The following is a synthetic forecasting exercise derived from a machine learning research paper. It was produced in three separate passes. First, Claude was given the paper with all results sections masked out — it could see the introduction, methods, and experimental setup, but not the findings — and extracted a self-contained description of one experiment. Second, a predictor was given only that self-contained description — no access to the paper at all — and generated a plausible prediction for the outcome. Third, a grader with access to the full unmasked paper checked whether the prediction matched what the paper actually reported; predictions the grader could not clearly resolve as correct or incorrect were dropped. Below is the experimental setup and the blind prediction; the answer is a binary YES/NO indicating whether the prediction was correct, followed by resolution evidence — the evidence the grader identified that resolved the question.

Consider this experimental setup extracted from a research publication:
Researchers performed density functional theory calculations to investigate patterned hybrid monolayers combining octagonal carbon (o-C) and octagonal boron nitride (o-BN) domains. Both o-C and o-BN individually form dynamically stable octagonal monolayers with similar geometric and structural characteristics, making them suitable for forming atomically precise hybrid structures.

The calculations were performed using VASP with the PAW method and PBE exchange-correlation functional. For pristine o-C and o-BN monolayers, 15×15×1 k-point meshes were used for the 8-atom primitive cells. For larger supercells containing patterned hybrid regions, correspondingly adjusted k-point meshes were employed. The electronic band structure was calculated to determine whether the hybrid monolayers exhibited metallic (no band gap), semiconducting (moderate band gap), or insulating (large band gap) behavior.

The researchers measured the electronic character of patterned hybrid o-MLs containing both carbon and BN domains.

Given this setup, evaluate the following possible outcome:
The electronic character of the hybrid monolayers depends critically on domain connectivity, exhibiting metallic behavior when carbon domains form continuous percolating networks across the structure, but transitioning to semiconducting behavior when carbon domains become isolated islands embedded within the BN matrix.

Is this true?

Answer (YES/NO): NO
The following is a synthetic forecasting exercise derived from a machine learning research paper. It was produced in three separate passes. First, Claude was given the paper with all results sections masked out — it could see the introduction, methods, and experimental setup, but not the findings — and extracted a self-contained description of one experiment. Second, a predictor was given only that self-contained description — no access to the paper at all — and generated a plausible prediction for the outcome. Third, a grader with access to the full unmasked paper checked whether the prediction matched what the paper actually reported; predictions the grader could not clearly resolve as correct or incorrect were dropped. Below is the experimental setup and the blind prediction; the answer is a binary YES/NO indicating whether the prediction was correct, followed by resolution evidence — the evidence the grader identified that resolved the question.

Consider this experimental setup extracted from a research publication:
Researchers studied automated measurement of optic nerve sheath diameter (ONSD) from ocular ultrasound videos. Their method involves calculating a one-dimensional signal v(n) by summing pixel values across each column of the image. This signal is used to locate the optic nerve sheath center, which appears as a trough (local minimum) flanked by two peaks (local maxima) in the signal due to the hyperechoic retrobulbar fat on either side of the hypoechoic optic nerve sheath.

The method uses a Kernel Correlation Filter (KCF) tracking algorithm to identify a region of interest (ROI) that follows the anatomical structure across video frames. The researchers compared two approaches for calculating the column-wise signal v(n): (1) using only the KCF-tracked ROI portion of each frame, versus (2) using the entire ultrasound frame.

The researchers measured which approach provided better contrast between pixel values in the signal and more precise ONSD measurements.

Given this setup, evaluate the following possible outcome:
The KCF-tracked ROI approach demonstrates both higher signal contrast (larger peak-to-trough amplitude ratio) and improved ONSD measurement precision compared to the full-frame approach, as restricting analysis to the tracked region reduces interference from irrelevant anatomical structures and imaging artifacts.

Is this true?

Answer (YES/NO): NO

#### EXERCISE DESCRIPTION
All of the data above is to be given again, word for word.

#### EXERCISE SOLUTION
The following is a synthetic forecasting exercise derived from a machine learning research paper. It was produced in three separate passes. First, Claude was given the paper with all results sections masked out — it could see the introduction, methods, and experimental setup, but not the findings — and extracted a self-contained description of one experiment. Second, a predictor was given only that self-contained description — no access to the paper at all — and generated a plausible prediction for the outcome. Third, a grader with access to the full unmasked paper checked whether the prediction matched what the paper actually reported; predictions the grader could not clearly resolve as correct or incorrect were dropped. Below is the experimental setup and the blind prediction; the answer is a binary YES/NO indicating whether the prediction was correct, followed by resolution evidence — the evidence the grader identified that resolved the question.

Consider this experimental setup extracted from a research publication:
Researchers performed density functional theory calculations to investigate patterned hybrid monolayers combining octagonal carbon (o-C) and octagonal boron nitride (o-BN) domains. Both o-C and o-BN individually form dynamically stable octagonal monolayers with similar geometric and structural characteristics, making them suitable for forming atomically precise hybrid structures.

The calculations were performed using VASP with the PAW method and PBE exchange-correlation functional. For pristine o-C and o-BN monolayers, 15×15×1 k-point meshes were used for the 8-atom primitive cells. For larger supercells containing patterned hybrid regions, correspondingly adjusted k-point meshes were employed. The electronic band structure was calculated to determine whether the hybrid monolayers exhibited metallic (no band gap), semiconducting (moderate band gap), or insulating (large band gap) behavior.

The researchers measured the electronic character of patterned hybrid o-MLs containing both carbon and BN domains.

Given this setup, evaluate the following possible outcome:
The electronic character of the hybrid monolayers depends critically on domain connectivity, exhibiting metallic behavior when carbon domains form continuous percolating networks across the structure, but transitioning to semiconducting behavior when carbon domains become isolated islands embedded within the BN matrix.

Is this true?

Answer (YES/NO): NO
The following is a synthetic forecasting exercise derived from a machine learning research paper. It was produced in three separate passes. First, Claude was given the paper with all results sections masked out — it could see the introduction, methods, and experimental setup, but not the findings — and extracted a self-contained description of one experiment. Second, a predictor was given only that self-contained description — no access to the paper at all — and generated a plausible prediction for the outcome. Third, a grader with access to the full unmasked paper checked whether the prediction matched what the paper actually reported; predictions the grader could not clearly resolve as correct or incorrect were dropped. Below is the experimental setup and the blind prediction; the answer is a binary YES/NO indicating whether the prediction was correct, followed by resolution evidence — the evidence the grader identified that resolved the question.

Consider this experimental setup extracted from a research publication:
Researchers studied automated measurement of optic nerve sheath diameter (ONSD) from ocular ultrasound videos. Their method involves calculating a one-dimensional signal v(n) by summing pixel values across each column of the image. This signal is used to locate the optic nerve sheath center, which appears as a trough (local minimum) flanked by two peaks (local maxima) in the signal due to the hyperechoic retrobulbar fat on either side of the hypoechoic optic nerve sheath.

The method uses a Kernel Correlation Filter (KCF) tracking algorithm to identify a region of interest (ROI) that follows the anatomical structure across video frames. The researchers compared two approaches for calculating the column-wise signal v(n): (1) using only the KCF-tracked ROI portion of each frame, versus (2) using the entire ultrasound frame.

The researchers measured which approach provided better contrast between pixel values in the signal and more precise ONSD measurements.

Given this setup, evaluate the following possible outcome:
The KCF-tracked ROI approach demonstrates both higher signal contrast (larger peak-to-trough amplitude ratio) and improved ONSD measurement precision compared to the full-frame approach, as restricting analysis to the tracked region reduces interference from irrelevant anatomical structures and imaging artifacts.

Is this true?

Answer (YES/NO): NO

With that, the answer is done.